最悪このままいきなりサバイバルをしろと言われても、正直経験も知識もある訳ではない。
よくテレビやネット記事、スマートフォンから見る事の出来る動画などでたびたび話題となる、『無人島に一つだけ持っていけるなら何を持っていきますか?』だとかそういった類のものがあるが、結局の所何を持って行くのが正解かも分からず仕舞いだったなと思い、一先ずは、自分がカバンを持ち歩いていない事への社会人としてあるまじき行いを後悔する事から始まってしまう。
第一に、間違いなく時間は【00:00】を示してはいたが樹海だというのに、辺りはライトが無いと見えないという訳では無い。
理由としては、辺り一面に咲いている辛うじて花だと認識は出来るモノのおかげだろう。
辛うじて花だと言えるのは、土に植わっていて花を咲かせてる風なのだからとしか言いようがないが、逆説的に花では無いと思える部分に関しては、まず形が歪すぎる点である。
花弁らしき部位の厚みが、普段目にする花が目測0.08……止めよう。そもそも花弁の厚みなんて知らないから嘘はやめておこう。つまり、どんなに肉厚な花弁でもこんなに分厚くは無いだろうとの予測である。
それから、先程光っていると言ったが、文字通り花弁が光っているのだ。
それも、色鮮やかに「まぁ素敵」なんて具合なら幾分か夢心地のままで入れたてあろうが、よりにもよって黄色と赤のストライプ。
危険色である。
経験則からなのか、はたまた生物としての本能からなのかはさて置き、分からない場所ならば知らない物には触れないでおく事がサバイバルの知識として必要だと思う。サバイバルなんてやった事はないが……
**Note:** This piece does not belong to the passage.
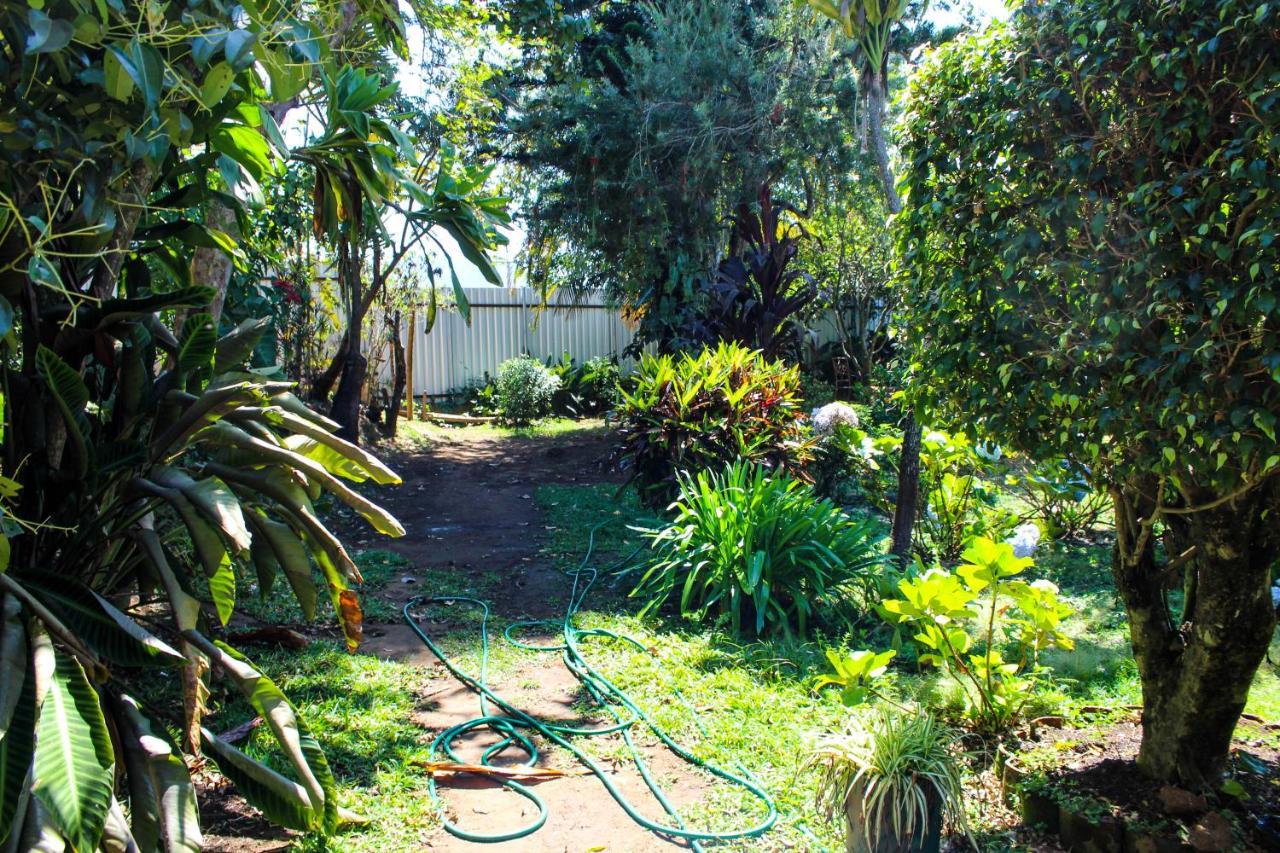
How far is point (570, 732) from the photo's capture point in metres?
4.11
とりあえず、危険そうな場所は避けて辺りが見渡せる安全そうな開けた場所へと移動した。
では改めて持ち物を確認しよう。
1.腕時計
2.スマートフォン
3.リップクリーム
4.メモ帳
5.ボールペン
6.ポケットティッシュ
7.スーツ
8.ネクタイ
9.シャツ
10.靴下
なんて事だ、何も使えない。メモ帳とボールペン、それからライト代わりになるかも知れないスマートフォン。
あ、ポケットティッシュは地味に嬉しいかも知れない。
だめだ、サバイバル出来る気がしなし。
これは、さっそう詰みである。
「ねぇねぇそこの君」
背後からいきなり声をかけられて、驚きのあまりに肩をビクつかせる。
おどろおどろしく背後を振り向くとそこには尻尾を揺らし猫耳を生やした女性がこちらを見上げ、首を傾げていた。